Otherwise you can use online taxi/ojek using Grab or Go-Jek (about 50’000Rp for an ojek to South of town).
Transport from Makassar to Tanjung Bira
From Makassar to Tanjung Bira it can be a bit difficult. Direct transport (either minibus/pete-pete or shared taxi/travel) are scarce. Get in terminal Mallengkeri in the morning and hope to leave before 11AM. You will more easily find a transport to Bulukumba (60’000Rp with a travel, 4h30).
Get to Bulukumba before 3PM to get a pete-pete to Tanah Beruh (10’000Rp) and Bira (and additional 10’000Rp). In my case I was too late and had to stay at Bulukumba for one night. The next morning I waited from 8AM to 9AM for a transport.
Another solution I heard about is to take a bus from Mallengkeri to Selayar.
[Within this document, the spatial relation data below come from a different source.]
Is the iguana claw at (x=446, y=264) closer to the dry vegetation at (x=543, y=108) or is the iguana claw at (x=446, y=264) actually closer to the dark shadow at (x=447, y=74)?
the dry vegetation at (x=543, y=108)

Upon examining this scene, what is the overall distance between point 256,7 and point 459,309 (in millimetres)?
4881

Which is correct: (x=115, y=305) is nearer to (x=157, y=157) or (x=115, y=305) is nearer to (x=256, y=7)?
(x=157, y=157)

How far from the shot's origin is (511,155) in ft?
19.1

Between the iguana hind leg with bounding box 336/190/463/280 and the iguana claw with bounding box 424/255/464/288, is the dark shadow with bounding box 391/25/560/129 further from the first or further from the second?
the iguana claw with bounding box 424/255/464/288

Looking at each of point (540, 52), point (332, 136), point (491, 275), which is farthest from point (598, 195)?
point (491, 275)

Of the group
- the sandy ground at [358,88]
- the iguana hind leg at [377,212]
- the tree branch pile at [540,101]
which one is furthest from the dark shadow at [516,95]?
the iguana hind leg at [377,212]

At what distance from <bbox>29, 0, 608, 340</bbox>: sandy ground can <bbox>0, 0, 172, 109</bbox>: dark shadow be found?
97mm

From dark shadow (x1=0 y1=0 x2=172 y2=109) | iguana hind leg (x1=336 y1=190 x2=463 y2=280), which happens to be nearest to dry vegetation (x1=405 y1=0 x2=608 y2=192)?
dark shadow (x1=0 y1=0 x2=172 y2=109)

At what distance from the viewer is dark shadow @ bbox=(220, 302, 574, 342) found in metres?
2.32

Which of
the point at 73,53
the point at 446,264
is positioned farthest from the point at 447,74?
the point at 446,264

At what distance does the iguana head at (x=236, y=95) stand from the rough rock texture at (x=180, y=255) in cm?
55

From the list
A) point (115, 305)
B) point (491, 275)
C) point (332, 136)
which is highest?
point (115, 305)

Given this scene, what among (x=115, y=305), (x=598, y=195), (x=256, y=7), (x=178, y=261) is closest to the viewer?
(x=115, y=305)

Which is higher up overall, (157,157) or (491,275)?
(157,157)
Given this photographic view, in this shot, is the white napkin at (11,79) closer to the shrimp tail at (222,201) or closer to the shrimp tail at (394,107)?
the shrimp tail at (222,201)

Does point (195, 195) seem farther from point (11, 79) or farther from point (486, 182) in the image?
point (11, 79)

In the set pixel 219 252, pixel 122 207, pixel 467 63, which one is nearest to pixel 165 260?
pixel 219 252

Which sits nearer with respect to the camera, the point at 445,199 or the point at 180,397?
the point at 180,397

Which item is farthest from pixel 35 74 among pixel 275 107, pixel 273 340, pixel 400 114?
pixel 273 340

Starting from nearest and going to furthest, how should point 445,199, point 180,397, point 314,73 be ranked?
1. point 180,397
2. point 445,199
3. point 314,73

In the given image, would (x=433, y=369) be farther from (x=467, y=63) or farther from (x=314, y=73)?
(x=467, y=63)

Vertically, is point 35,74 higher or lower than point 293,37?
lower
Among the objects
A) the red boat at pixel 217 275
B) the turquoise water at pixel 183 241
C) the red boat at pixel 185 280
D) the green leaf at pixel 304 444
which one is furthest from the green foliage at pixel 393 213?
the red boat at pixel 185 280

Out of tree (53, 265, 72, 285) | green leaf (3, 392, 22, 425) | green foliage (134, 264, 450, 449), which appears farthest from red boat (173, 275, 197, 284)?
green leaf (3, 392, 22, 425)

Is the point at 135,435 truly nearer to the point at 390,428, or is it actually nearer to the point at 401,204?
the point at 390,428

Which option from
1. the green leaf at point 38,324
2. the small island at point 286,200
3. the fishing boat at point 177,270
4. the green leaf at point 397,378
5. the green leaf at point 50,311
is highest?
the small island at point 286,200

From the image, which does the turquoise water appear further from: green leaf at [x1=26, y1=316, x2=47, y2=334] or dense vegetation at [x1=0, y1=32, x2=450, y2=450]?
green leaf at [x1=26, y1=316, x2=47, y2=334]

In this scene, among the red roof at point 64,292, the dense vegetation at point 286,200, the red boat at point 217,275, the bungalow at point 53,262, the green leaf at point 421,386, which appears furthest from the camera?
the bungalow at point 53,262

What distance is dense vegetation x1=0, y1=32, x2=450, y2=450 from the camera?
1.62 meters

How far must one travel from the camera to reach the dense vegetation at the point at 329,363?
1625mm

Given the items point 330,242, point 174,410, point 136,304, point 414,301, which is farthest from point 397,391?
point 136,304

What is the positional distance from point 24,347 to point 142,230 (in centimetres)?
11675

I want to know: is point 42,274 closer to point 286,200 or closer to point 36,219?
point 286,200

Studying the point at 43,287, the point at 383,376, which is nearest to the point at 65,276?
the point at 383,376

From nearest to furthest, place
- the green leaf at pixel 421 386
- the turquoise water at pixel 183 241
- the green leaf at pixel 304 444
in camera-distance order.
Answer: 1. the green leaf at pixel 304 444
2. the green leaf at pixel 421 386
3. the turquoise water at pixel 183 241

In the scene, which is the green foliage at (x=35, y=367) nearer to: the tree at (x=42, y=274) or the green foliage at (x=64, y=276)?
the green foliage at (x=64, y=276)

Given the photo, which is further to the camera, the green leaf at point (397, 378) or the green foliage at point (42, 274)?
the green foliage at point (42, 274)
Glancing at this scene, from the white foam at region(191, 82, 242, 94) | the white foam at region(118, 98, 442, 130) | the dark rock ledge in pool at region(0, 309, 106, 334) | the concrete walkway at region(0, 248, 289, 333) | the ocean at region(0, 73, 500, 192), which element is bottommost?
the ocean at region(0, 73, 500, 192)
The harbor to Selayar is only a few kilometers from Bira and the bus is supposed to leave at a fixed schedule because he must bring passengers on time to the boat. You’ll leave around 7AM and arrive in Bira around 14:30PM. Fare is 70’000Rp.
- From Tanete a pete-pete to Sinjai costs 20’000Rp and takes 1h20
- From Sinjai to Bone, 40’000Rp, 2h
- From Bone to Sengkang 40’000Rp, 2h
From Singkang I went to Mamasa. You have to stop in Polowali (should cost about 50’000Rp, from Singkang to Pinrang and then to Polowali it costed me 70’000Rp) first then take a shared taxi (travel) to Mamasa (100’000Rp but if I remember well the drivers increase a little bit his price because the car was not full, 4h).
Bus Makassar – Toraja should pass by Singkang I think. Otherwise go to Enrekang first and from there take another transport to Rantepao.
- In Makassar : Discovery Homestay (100’000Rp for a simple double room)
- In Bulukumba : Hotal Andira (100’000Rp for a simple double room)
- In Bira : Wisma Sunggu Minhasa (100’000Rp for a simple double room)
- In Singkang : I stayed in Amira Guesthouse which I got for 200’000 a night (double room, AC) by staying 3 nights. The owner is nice and helpful but don’t accept local guests in his hotel. Facing the terminal you have cheaper accomodations (check for wisma or losmen signs) but they were full when I visited.